La tentación de gobiernos y sociedades de imponer una moral ha sido la puerta de entrada a los peores regímenes totalitarios. Todo estado defiende una ética que se discute en la plaza pública, en el poder legislativo y que se plasma en leyes. Hay temas siempre controvertidos como el aborto, la muerte asistida, etc. Pero algo muy diferente es meterse en las sábanas del alcalde de Nueva York o descalificar a Sarkozy por las andanzas juveniles de su actual esposa o permitir los ataques políticos al Rey de España por sus devaneos. Los asuntos privados se arreglan entre privados, para eso están los códigos civiles. Entre más sólida es una democracia menos espacio se da a los ataques públicos con pretextos privados. Por ese camino nadie estaría exento de ser víctima, es el infierno.

Los gobiernos de derecha son mucho más proclives a desatar persecuciones morales que nunca tienen fin. Con ese objetivo en mente se intenta regular actuaciones privadas: garantizar que todos lleven una vida familiar "ejemplar", sea esto lo que sea, que no haya dudas sobre opción sexual, en pocas palabras los servidores cumplan con un código de valores tradicionales. En cambio los gobiernos más liberales defienden a muerte la separación de los dos mundos y el derecho de cualquiera a ser valorado por sus capacidades profesionales. En democracia la vida íntima sólo pertenece a las personas, en el fascismo al estado.

Para un hombre o mujer públicos exhibir la vida privada es un riesgo. De nuevo el morbo y la inquina merodean. Los artistas hacen de su vida privada una mercancía. Seguramente los escándalos les reditúan de alguna forma. Allá ellos. Si una persona expone su vida privada debe atenerse a las consecuencias. Pero, qué ocurre cuando alguien utiliza un mecanismo avieso, sin posibilidad de convertirse en recurso jurídico, para penetrar en la vida privada de un hombre público. ¿Quién está rompiendo la privacidad? Por cierto los llamados "hombres públicos" no sólo son los políticos, también los dueños de los medios, los directores de periódicos o revistas, los protagonistas de la propia sociedad, empresarios, líderes en las diferentes áreas. De hecho cualquiera que incida en su sociedad se convierte en una persona pública. Pero dañar a un político puede redituar más.

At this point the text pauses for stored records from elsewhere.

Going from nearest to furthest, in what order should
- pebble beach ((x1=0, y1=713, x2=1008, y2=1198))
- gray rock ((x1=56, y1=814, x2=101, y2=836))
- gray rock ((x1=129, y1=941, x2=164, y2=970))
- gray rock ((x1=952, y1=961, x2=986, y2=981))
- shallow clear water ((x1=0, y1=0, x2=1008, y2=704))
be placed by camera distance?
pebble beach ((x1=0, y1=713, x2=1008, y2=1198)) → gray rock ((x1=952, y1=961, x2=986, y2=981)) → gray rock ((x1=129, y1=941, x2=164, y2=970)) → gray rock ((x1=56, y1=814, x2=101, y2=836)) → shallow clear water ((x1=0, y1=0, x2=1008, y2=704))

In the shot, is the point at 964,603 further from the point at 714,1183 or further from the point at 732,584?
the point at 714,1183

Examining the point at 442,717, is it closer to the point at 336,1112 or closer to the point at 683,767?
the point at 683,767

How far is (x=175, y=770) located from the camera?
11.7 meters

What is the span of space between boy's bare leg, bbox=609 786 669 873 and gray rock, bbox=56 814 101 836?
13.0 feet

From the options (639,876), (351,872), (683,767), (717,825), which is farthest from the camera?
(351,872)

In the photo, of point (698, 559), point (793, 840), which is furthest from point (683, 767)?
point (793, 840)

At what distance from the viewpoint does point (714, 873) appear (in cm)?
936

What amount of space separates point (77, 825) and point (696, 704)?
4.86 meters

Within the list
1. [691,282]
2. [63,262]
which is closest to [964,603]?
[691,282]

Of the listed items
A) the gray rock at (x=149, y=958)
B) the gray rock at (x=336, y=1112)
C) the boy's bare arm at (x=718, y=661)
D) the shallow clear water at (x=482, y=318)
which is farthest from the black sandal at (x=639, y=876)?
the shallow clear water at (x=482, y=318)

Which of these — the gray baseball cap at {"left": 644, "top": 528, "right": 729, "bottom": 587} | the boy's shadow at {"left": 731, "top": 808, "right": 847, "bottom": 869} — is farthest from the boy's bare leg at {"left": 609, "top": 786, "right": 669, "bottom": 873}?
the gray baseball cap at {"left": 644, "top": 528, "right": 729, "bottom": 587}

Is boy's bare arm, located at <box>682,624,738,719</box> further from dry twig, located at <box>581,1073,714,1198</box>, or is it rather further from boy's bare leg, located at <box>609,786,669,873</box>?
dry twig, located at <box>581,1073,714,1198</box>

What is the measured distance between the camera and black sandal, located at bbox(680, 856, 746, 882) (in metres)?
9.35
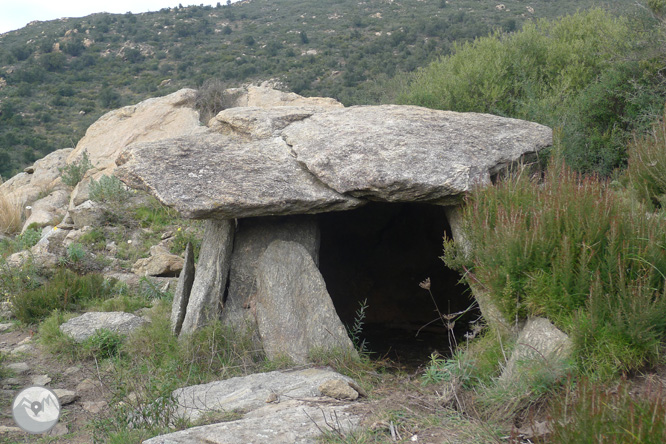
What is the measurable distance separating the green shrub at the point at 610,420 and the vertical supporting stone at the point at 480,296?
1590 millimetres

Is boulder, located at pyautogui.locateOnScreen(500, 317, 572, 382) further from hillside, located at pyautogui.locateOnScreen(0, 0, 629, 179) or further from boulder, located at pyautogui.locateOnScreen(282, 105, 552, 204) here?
hillside, located at pyautogui.locateOnScreen(0, 0, 629, 179)

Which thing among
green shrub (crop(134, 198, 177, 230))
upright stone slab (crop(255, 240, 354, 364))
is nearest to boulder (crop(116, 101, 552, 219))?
upright stone slab (crop(255, 240, 354, 364))

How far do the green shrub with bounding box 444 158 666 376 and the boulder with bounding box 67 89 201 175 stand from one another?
7.57m

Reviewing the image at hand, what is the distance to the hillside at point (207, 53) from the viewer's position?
69.1ft

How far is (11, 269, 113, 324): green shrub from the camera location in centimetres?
669

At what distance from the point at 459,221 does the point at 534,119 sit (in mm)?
4279

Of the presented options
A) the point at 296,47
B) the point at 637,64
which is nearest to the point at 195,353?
the point at 637,64

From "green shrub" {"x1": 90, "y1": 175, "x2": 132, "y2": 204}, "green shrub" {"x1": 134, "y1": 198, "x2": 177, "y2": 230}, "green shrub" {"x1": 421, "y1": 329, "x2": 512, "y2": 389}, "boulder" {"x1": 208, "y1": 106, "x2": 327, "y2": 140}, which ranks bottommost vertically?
Result: "green shrub" {"x1": 421, "y1": 329, "x2": 512, "y2": 389}

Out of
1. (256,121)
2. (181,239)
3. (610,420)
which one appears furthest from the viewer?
(181,239)

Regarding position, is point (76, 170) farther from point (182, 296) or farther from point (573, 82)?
point (573, 82)

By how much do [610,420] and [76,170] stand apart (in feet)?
35.7

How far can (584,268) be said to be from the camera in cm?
371

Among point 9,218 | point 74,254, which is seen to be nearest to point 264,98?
point 9,218

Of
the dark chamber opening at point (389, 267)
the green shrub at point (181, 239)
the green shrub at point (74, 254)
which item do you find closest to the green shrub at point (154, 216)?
the green shrub at point (181, 239)
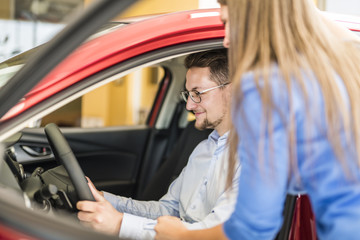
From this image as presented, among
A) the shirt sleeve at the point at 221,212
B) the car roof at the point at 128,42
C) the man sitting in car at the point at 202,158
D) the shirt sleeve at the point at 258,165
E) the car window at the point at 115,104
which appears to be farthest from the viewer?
the car window at the point at 115,104

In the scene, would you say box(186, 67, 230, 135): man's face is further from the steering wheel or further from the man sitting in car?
the steering wheel

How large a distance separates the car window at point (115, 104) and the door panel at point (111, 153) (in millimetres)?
5196

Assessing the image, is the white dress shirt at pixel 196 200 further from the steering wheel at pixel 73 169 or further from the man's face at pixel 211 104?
the steering wheel at pixel 73 169

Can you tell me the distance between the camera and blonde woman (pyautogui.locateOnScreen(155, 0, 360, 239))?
3.15ft

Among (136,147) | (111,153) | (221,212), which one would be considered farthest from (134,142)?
(221,212)

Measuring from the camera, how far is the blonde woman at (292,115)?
0.96m

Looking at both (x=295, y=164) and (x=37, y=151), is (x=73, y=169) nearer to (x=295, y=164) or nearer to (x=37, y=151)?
(x=295, y=164)

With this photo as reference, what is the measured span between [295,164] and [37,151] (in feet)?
6.63

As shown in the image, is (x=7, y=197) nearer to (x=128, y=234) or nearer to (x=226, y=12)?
(x=128, y=234)

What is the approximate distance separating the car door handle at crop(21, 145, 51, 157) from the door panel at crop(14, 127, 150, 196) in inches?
3.9

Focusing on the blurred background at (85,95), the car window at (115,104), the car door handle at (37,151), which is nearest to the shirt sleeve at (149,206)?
the car door handle at (37,151)

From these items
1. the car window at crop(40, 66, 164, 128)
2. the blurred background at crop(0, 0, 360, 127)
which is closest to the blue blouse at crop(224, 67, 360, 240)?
the blurred background at crop(0, 0, 360, 127)

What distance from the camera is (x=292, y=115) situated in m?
0.96

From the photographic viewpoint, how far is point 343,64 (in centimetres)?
103
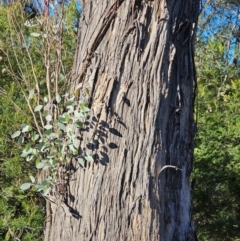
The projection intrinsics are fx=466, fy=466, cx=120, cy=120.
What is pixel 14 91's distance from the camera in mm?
4641

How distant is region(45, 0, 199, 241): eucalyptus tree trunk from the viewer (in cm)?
232

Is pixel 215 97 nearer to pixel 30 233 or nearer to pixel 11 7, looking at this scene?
pixel 30 233

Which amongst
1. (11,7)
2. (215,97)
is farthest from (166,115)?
(215,97)

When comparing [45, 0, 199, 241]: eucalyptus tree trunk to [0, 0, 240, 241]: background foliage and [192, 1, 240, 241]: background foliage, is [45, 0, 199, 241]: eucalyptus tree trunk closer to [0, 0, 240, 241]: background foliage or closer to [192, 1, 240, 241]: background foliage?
[0, 0, 240, 241]: background foliage

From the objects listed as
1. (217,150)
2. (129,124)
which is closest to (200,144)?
(217,150)

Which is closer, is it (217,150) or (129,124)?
(129,124)

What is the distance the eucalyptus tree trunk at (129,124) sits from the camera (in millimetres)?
2324

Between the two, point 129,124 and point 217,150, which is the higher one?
point 217,150

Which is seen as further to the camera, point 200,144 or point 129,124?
point 200,144

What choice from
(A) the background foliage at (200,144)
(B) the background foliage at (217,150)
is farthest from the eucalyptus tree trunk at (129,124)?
(B) the background foliage at (217,150)

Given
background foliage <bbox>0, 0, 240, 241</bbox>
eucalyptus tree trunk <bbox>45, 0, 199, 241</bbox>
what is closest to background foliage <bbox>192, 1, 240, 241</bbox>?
background foliage <bbox>0, 0, 240, 241</bbox>

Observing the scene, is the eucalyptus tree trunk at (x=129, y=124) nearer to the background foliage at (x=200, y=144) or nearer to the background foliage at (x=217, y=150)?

Imagine el lector qué sucedería si basáramos nuestros juicios a partir de lo que en privado hemos escuchado de algunos personajes, servidores públicos o no, si las opiniones íntimas se convirtieran en armamento público. En privado las lenguas son muy sueltas. ¿Puede una república guiarse por las maledicencias privadas? Qué sucedería si en una familia no hubiera cierto código de respeto público, si las suegras se enteraran de lo que dicen sus yernos o nueras, si los hermanos conocieran lo que afirman en privado sus cuñadas o cuñados. La condición humana es muy compleja de allí que surjan "reglas del juego" que permiten la convivencia. La tajante división entre lo público y lo privado es un principio civilizatorio. El día que cedamos en ese empeño estaremos todos en peligro. Todos somos todos.

Recordatorio. Primera escena una mujer joven y guapa intenta cambiar un neumático, es noche de lluvia. Se ha torcido el tobillo. Un hombre se detiene a ayudarla, la carga en sus brazos hasta la primera luz que ve. Es un hotel de paso. No lo sabe. Un fotógrafo reconoce al varón, es un prominente empresario, les toma una fotografía. Todo los incrimina. El director del periódico decide por el escándalo, le da primera plana. La mujer es su hija. Le arruina la vida. Se llama En Carne Propia. Todos somos todos.

El secretario Téllez, en medio de un torbellino de intereses, sólo debe ser evaluado por su desempeño como servidor. Lo demás es perverso y peligroso. Punto.